→ **Exercise goal**
Beginning with the line that contains "Young present vote fraction: 0%.", write out each remaining line of the records below exactly. Do not copy any picture.

"""

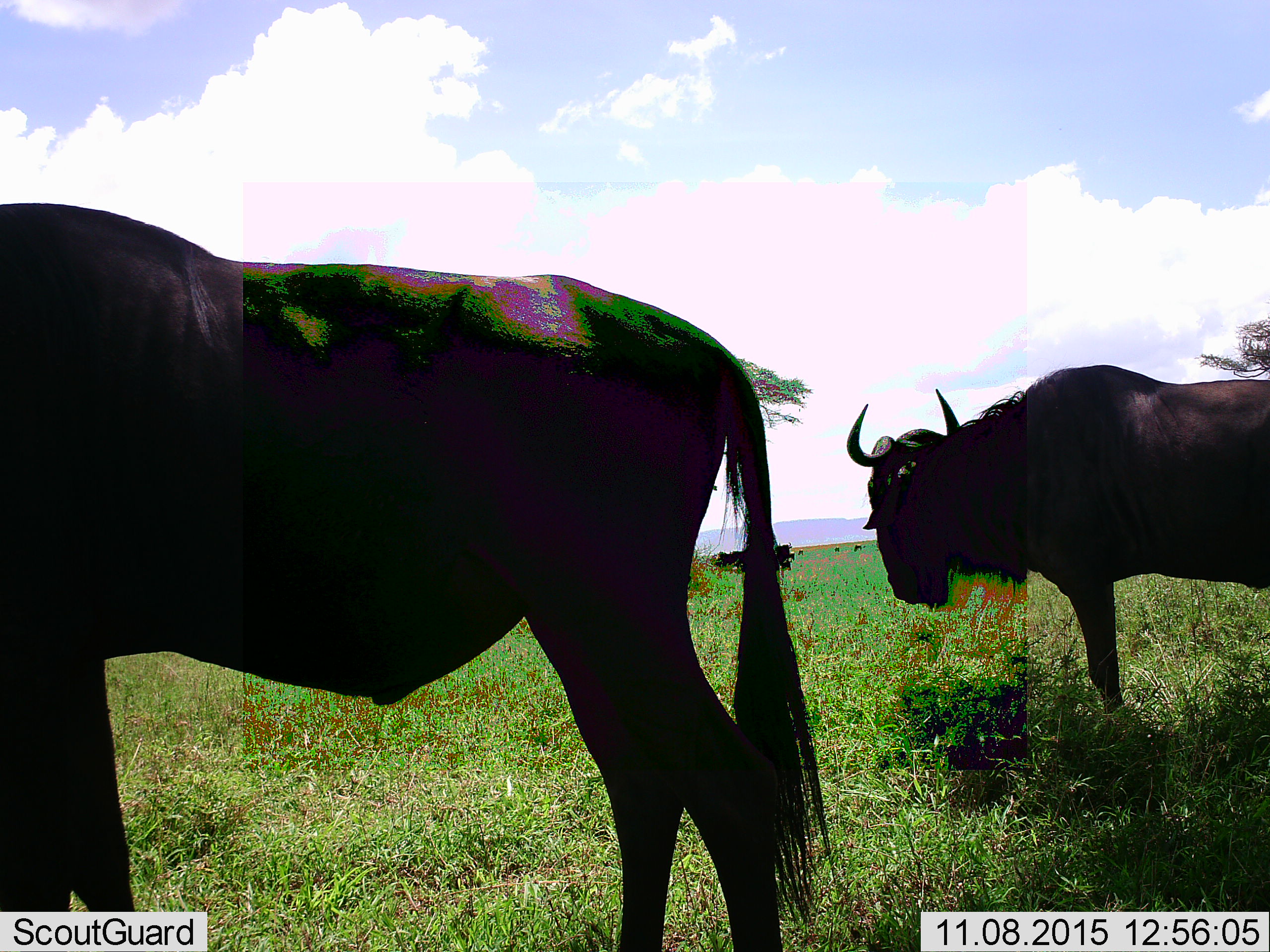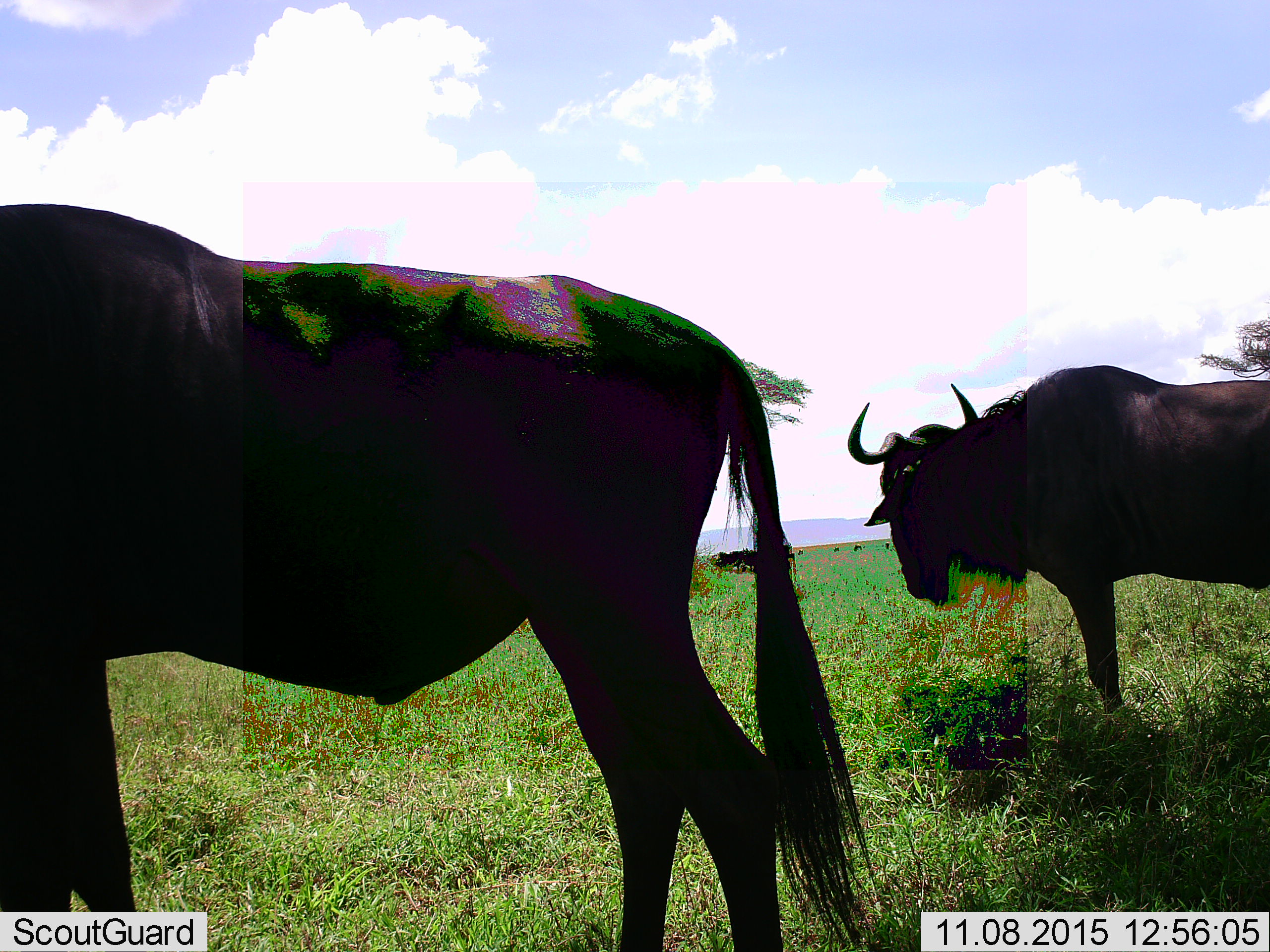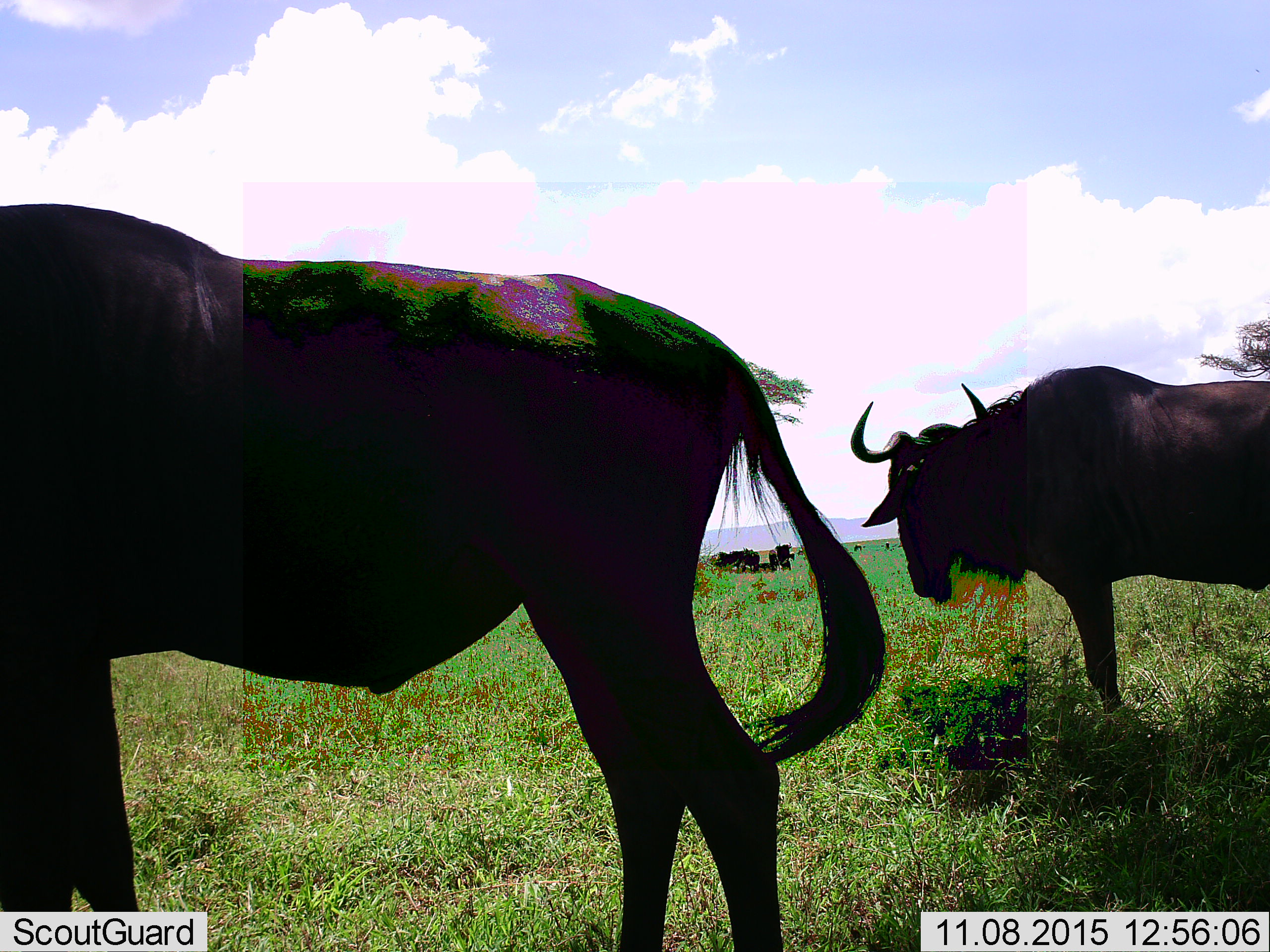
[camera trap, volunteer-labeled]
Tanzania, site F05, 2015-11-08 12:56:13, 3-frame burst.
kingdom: Animalia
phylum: Chordata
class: Mammalia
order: Artiodactyla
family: Bovidae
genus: Connochaetes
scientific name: Connochaetes taurinus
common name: blue wildebeest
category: wildebeest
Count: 10.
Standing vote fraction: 92%.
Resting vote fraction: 38%.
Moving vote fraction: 15%.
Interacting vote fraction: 8%.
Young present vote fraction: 0%.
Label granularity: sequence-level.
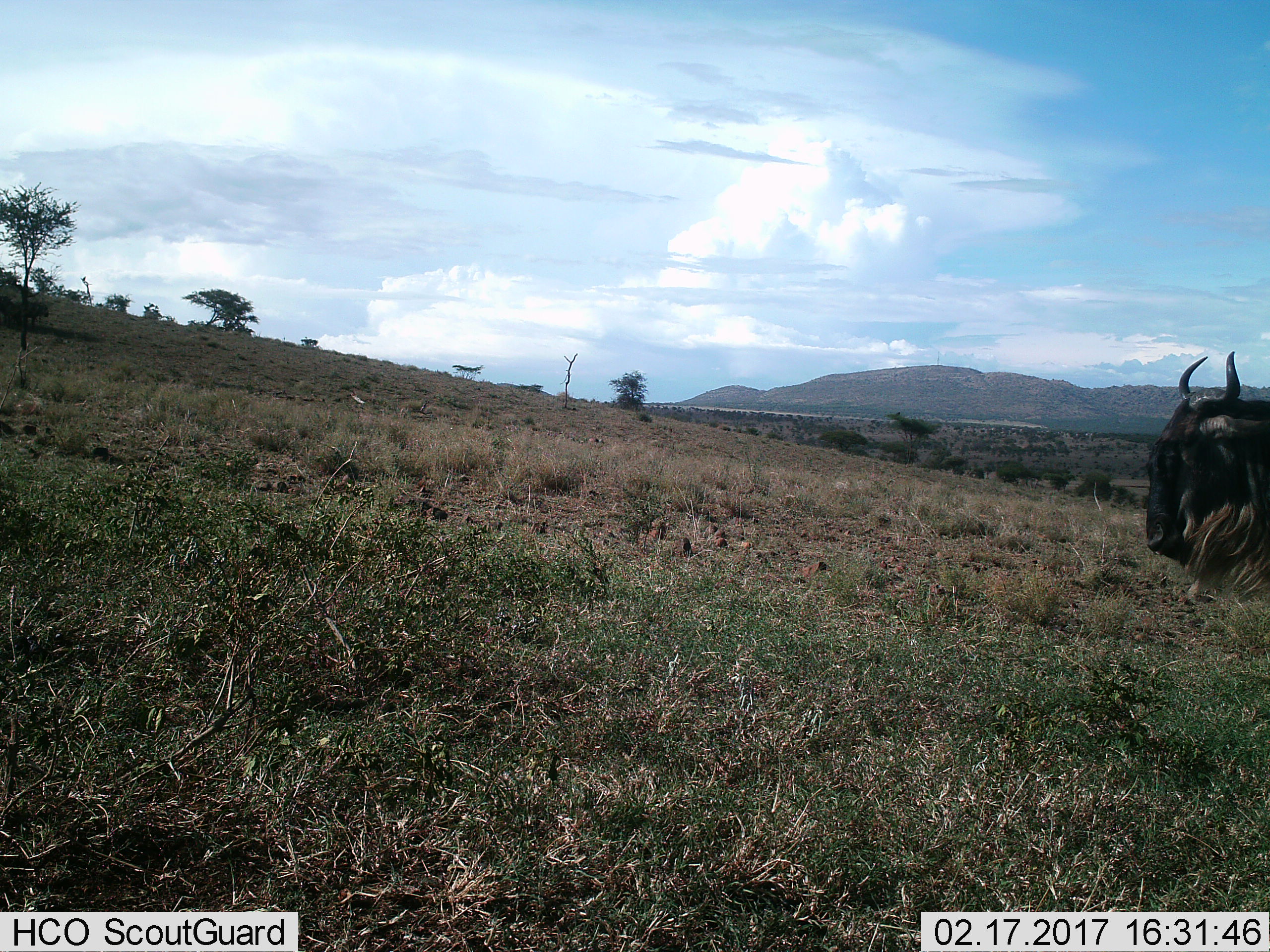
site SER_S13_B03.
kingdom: Animalia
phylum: Chordata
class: Mammalia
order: Artiodactyla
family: Bovidae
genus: Connochaetes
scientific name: Connochaetes taurinus taurinus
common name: blue wildebeest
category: wildebeestblue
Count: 1.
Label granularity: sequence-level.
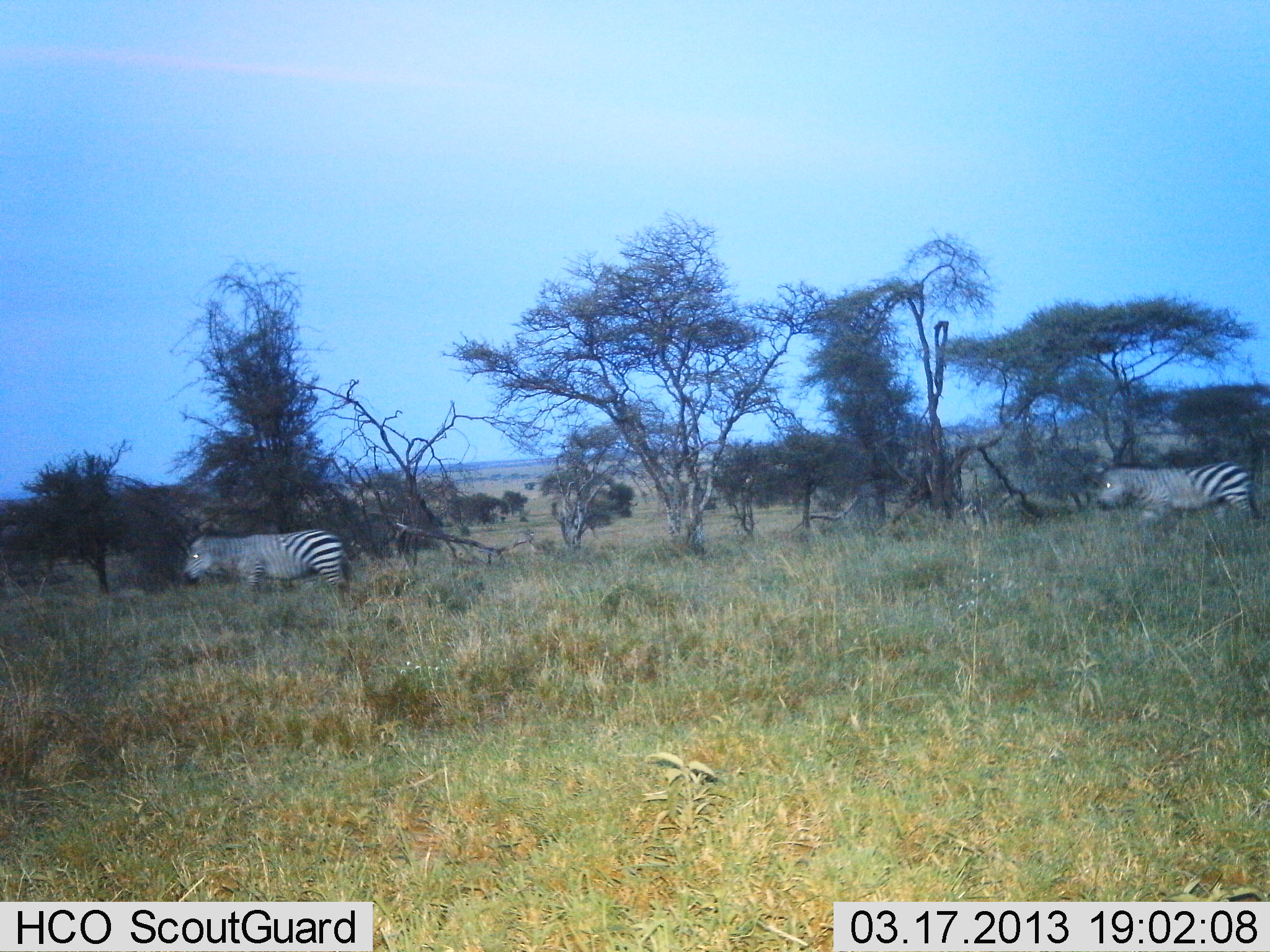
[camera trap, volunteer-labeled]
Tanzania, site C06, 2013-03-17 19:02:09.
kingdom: Animalia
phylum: Chordata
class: Mammalia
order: Perissodactyla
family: Equidae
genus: Equus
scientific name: Equus quagga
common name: plains zebra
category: zebra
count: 2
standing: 10%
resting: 3%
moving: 87%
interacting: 0%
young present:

"""

→ **Response below**
Young present vote fraction: 0%.
Label granularity: sequence-level.
site SER_S13_B03.
kingdom: Animalia
phylum: Chordata
class: Mammalia
order: Artiodactyla
family: Bovidae
genus: Connochaetes
scientific name: Connochaetes taurinus taurinus
common name: blue wildebeest
category: wildebeestblue
Count: 1.
Label granularity: sequence-level.
[camera trap, volunteer-labeled]
Tanzania, site C06, 2013-03-17 19:02:09.
kingdom: Animalia
phylum: Chordata
class: Mammalia
order: Perissodactyla
family: Equidae
genus: Equus
scientific name: Equus quagga
common name: plains zebra
category: zebra
count: 2
standing: 10%
resting: 3%
moving: 87%
interacting: 0%
young present:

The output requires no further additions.